LISTSERV 16.5 - CODE4LIB Archives

--- On Fri, 14 Jan 2011, Mike Taylor wrote:
> One reason persistent IDs are better than persistent URLs is that you
> can Google them.  You see this with DOIs: it's true that there is a
> well-known resolution service that you can use for DOIs if you're so
> inclined, but actually a simple web-search for, say, 10.1144/SP343.22
> will get you what you need.  Same for ISBNs.

Couldn't one say "one reason for highly unique IDs is that you can Google
them"?  Highly unique IDs are routinely embedded in URLs such as 
http://dx.doi.org/10.1144/SP343.22 and http://n2t.net/ark:/13030/xt14pw6,
and being in a URL doesn't make them less googleable.

-John

>
> On 14 January 2011 20:29, Kyle Banerjee <[log in to unmask]> wrote:
>>>
>>> This attitude makes sense only if you are used to very bad “persistent
>>>
>>>> URL” systems. A URI is an identifier. Making it persistent is our job.
>>> Using a different identifier scheme won’t make our job easier.
>>>
>> I totally agree with all these statements as well as with the sentiment that
>> the approach I advocate is far from optimal.
>>
>>>
>> My basic philosophy is that: 1) the greatest weakness in any system can be
>> found in the carbon-based liveware it depends on (i.e. people act like
>> people) ; 2) you can totally count on the second law of thermodynamics (the
>> entropy of a closed system always increases); and 3) there is too much work
>> to go around.
>>
>>>
>> Translated for the case at hand, this means: 1) people will inevitably not
>> have enough time to do it right; 2) Data get more complicated and less
>> consistent; 3) The problems aren't going to be fixed. As a result,
>> methods/systems need to be engineered accordingly. This makes our job hard,
>> but that's employment security for us as that's where we contribute value to
>> the equation.
>>
>>
>>> can you give a practical example? I can see embedding an id somewhere in a
>>> digital file, and then creating a link to it as part of the indexing
>>> process, but what about external content that we have no control over... yet
>>> are expected to reference in a consistent way?
>>>
>>
>>
>>> As you observe, reality is messy. With regards to externally referenced
>> content, the options are limited. Ideally, the provider embeds their own
>> identifier either because they just do it, or they were convinced of the
>> value of doing so.
>>
>>>
>> The reason I favor not being too prescriptive of syntax is that identifiers
>> are insanely useful and if you ask people to do anything they don't
>> understand or want to mess with, you'll inevitably find they ignore you
>> because they have too many other things to worry about. For maximum
>> compliance, barriers need to be low as possible.
>>
>>>
>> But to get back to the example, let's suppose they don't provide any kind of
>> identifier no matter how much you bug them. Guess what the resolution
>> service provider's chances are of being informed if they move all the
>> content or even worse, change the system that serves the content?
>>
>>>
>> Has anyone thought through, or put into practice, using Apache mod_rewrite
>>> tables for this simple "redirect one URL to another" use case?
>>>
>>
>> Unless the URLs being directed to can be predicted from the source URLs (an
>> assumption that is only safe in certain types of closed systems), this is
>> just a different type of resolution service that suffers from all the same
>> issues as purls and handles.
>>
>> To summarize this long email into a single sentence, you'll notice the ideas
>> that work the best and prove the most adaptable in the long run are simple
>> and compelling.
>>
>>>
>> kyle
>>
>>
>

**********

● **Directions**: In the persistent identifiers thread, what DOI does Mike Taylor say a simple web search will find?

**********

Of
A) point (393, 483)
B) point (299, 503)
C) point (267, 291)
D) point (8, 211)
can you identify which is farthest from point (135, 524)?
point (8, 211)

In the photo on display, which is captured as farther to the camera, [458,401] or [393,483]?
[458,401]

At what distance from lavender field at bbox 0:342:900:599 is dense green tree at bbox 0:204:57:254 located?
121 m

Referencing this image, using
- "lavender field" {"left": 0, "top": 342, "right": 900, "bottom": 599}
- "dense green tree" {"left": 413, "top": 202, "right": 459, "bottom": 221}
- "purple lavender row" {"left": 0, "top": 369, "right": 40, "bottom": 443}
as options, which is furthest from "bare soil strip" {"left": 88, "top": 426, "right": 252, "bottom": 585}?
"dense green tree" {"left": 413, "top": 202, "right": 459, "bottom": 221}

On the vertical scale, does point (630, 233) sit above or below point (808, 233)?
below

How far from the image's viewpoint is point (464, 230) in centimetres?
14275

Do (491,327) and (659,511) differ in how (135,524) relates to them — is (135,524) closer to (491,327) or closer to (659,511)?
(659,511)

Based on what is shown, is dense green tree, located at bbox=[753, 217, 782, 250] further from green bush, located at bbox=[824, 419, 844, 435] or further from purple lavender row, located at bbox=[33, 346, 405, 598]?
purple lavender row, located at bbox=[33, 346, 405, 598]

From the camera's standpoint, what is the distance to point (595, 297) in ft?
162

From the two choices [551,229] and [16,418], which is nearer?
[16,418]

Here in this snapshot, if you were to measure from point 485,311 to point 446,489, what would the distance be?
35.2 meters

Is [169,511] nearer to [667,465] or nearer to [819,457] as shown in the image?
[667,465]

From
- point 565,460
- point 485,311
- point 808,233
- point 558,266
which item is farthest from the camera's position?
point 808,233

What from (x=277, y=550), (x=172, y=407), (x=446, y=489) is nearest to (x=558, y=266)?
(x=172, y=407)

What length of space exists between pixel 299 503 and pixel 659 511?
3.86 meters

**********

● **The answer**: 10.1144/SP343.22